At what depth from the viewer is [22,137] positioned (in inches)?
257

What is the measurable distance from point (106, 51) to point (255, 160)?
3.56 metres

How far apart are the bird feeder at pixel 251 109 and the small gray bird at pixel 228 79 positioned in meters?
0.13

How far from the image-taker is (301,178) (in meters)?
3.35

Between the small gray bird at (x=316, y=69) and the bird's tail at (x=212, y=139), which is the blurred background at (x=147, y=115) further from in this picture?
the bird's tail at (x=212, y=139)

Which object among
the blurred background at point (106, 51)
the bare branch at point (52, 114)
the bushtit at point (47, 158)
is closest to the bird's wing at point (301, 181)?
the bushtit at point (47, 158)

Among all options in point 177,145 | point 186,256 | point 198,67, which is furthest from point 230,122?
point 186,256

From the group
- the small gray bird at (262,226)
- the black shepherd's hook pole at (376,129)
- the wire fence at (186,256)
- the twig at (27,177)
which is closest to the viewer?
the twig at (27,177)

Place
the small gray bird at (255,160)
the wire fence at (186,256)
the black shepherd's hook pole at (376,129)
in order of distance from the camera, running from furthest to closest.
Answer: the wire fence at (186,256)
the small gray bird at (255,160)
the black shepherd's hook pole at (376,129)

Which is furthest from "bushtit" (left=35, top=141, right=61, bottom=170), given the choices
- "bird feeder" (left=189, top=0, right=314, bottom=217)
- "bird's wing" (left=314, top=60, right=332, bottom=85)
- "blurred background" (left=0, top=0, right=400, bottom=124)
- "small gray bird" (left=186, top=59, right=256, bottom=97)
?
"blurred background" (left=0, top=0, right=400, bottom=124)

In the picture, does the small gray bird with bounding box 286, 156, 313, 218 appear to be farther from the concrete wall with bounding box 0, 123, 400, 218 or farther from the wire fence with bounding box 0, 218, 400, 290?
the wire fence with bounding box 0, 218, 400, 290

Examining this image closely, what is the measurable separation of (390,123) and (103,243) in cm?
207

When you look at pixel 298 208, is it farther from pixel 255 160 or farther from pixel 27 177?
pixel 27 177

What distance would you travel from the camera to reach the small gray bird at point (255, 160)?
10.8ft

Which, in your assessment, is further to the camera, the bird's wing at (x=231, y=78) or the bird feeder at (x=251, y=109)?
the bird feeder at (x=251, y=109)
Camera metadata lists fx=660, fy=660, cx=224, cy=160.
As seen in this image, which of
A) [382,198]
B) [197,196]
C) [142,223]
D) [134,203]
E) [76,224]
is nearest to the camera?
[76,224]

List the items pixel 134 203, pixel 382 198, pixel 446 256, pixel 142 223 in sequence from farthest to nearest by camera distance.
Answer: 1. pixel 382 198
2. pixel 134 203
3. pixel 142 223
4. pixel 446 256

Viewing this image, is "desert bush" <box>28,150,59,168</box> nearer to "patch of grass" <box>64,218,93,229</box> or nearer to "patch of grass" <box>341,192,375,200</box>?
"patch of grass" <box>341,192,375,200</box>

━━━━━━━━━━━━━━━━━━━━━━━━━━━━━━

■ Directions ■
Please convert the records from the line with "What distance would" up to and including the line with "4. pixel 446 256" into a Markdown table with the columns Row and Line, numbering each line and omitting blank ones.

■ Finished task ■
| Row | Line |
|---|---|
| 1 | What distance would you travel from the camera to reach the small gray bird at point (255, 160)? |
| 2 | 10.8ft |
| 3 | Which, in your assessment, is further to the camera, the bird's wing at (x=231, y=78) or the bird feeder at (x=251, y=109)? |
| 4 | the bird feeder at (x=251, y=109) |
| 5 | Camera metadata lists fx=660, fy=660, cx=224, cy=160. |
| 6 | As seen in this image, which of |
| 7 | A) [382,198] |
| 8 | B) [197,196] |
| 9 | C) [142,223] |
| 10 | D) [134,203] |
| 11 | E) [76,224] |
| 12 | is nearest to the camera? |
| 13 | [76,224] |
| 14 | List the items pixel 134 203, pixel 382 198, pixel 446 256, pixel 142 223 in sequence from farthest to nearest by camera distance. |
| 15 | Answer: 1. pixel 382 198 |
| 16 | 2. pixel 134 203 |
| 17 | 3. pixel 142 223 |
| 18 | 4. pixel 446 256 |